The Environmental Protection Agency’s Office of Inspector General believes the agency “acted incorrectly” and may have violated the Federal Records Act when it destroyed notes written by an employee documenting the analysis of a security report of its cloud-hosting environment.

The allegations and others are detailed in a memo sent by EPA Assistant Inspector General Kevin Christensen to EPA Chief Financial Officer Holly Greaves on March 8.

According to the letter, the EPA OIG requested a security assessment report for the agency’s cloud-hosting environment and the OCFO’s analysis of the report while conducting an audit of EPA’s budget systems—specifically its information system security controls. The security assessment report allegedly documents 180 identified security vulnerabilities within the cloud environment.

The letter states EPA officials within OCFO denied the requests due to a nondisclosure agreement with the General Services Administration’s Federal Risk and Authorization Management Program office. The FedRAMP office vets vendor’s cloud solutions to ensure they meet various federal security requirements.

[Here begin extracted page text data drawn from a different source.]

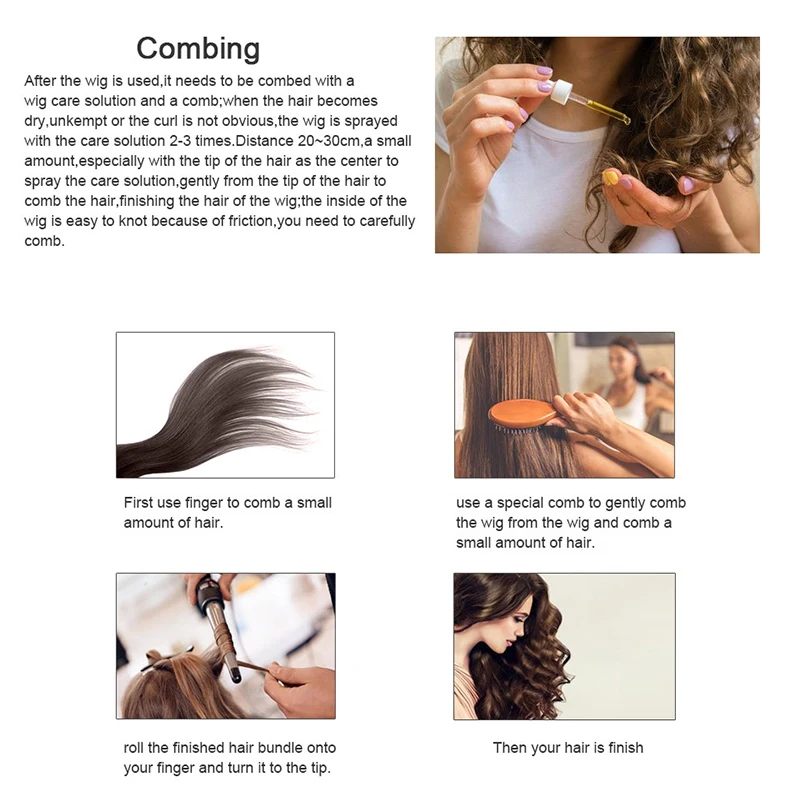 Combing

After the wig is used,it needs to be combed with a wig care solution and a comb;when the hair becomes dry,unkempt or the curl is not obvious,the wig is sprayed with the care solution 2-3 times.Distance 20~30cm,a small amount,especially with the tip of the hair as the center to spray the care solution,gently from the tip of the hair to comb the hair,finishing the hair of the wig;the inside of the wig is easy to knot because of friction,you need to carefully comb.

First use finger to comb a small amount of hair.

use a special comb to gently comb the wig from the wig and comb a small amount of hair.

roll the finished hair bundle onto your finger and turn it to the tip.

Then your hair is finish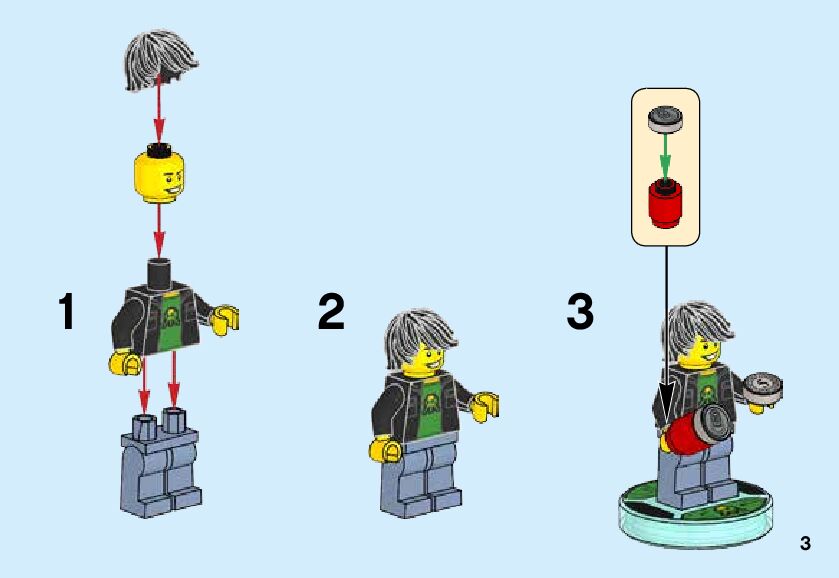 1

2

3

3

OCFO personnel said they “were prohibited from sharing any documents associated with the agency’s review with third parties, including the OIG. OCFO personnel said that, because of the NDA they had signed, they destroyed the notes documenting their analysis of the security assessment report,” according to the letter.

The letter states the employee’s notes on the review of the cloud security controls—taken while the employee knew the controls were under audit—“put the document squarely in the realm of information subject to disclosure in the court of the OIG audit.”

“We are concerned that the OCFO acted incorrectly. The OCFO potentially overlooked compliance with the Federal Records Act and the agency’s Interim Records Management Policy. Furthermore, by subordinating the Inspector General Act to an NDA, the OCFO did not provide the OIG timely access to all documents relating to the subject audit,” the letter states.

In the letter, Christensen requests a response within 15 days. An EPA OIG spokesperson told Nextgov it cannot comment due to the ongoing audit.

In a statement, an EPA spokesperson said the agency has not yet determined whether the OIG’s findings are correct.

“We are looking into the IG’s report to see if their findings are correct. EPA is highly supportive of records management policies and strives for full compliance,” the EPA spokesperson said.

Questions from Nextgov to GSA were not answered by publication time.

EPA has been in hot water over cloud computing before. In 2014, an OIG audit found the agency was “not fully aware of the extent of its use of cloud services.”